Concrete-filled steel tubes (CFSTs) are widely used as bridge piers in marine environments, where the outer steel tubes are highly susceptible to chloride corrosion, which degrades the carrying capacity of structural elements. This paper presents an experimental investigation on the axial compressive behavior of high-strength self-compacting concrete-filled steel tubes (HSSCCFST) with chloride corrosion. The study aims to determine the effects of steel ratio and corrosion rate on the behavior of steel plate and HSSCCFST columns subjected to chloride corrosion. The failure modes, load-displacement curves, load-strain relationship, carrying capacity, stiffness, ductility, confinement effect coefficient, strength index, and strength reduction factor are analyzed. The results show that the thicker the wall thickness of steel coupon, the more normal fracture occurs in the steel tensile coupons, the mechanical properties of steel coupons decrease as the corrosion rate increases.
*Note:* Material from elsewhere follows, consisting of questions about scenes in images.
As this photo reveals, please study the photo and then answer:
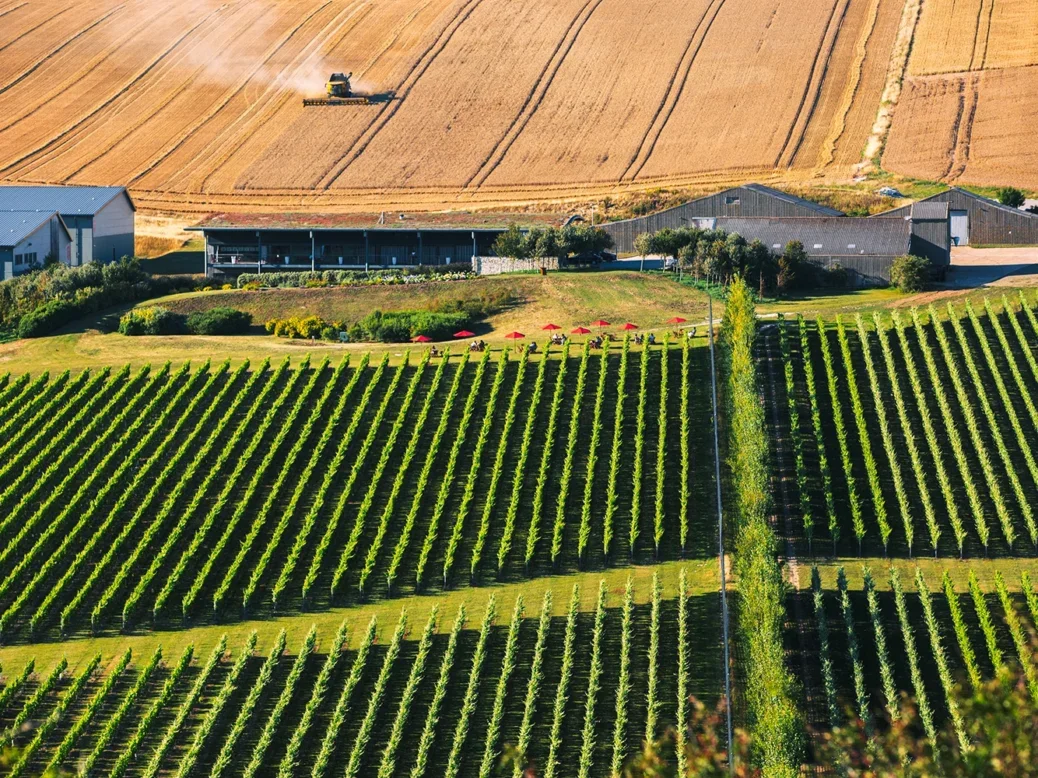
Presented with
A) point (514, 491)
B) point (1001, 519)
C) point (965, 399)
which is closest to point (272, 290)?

The axial compressive stiffness, ductility, residual ultimate strength factor of HSSCCFST decrease with the increase of corrosion rate, however, the impact of chloride corrosion deceases with the increase of steel ratio. Besides, the increase in corrosion rate weakens the composite action between the steel tube and the concrete core. A simplified formula of ultimate strength reduction factor considering corrosion rate and steel ratio is proposed, and CECS 104–99 is recommended to predict the ultimate strength of HSSCCFST stub column affected by chloride corrosion.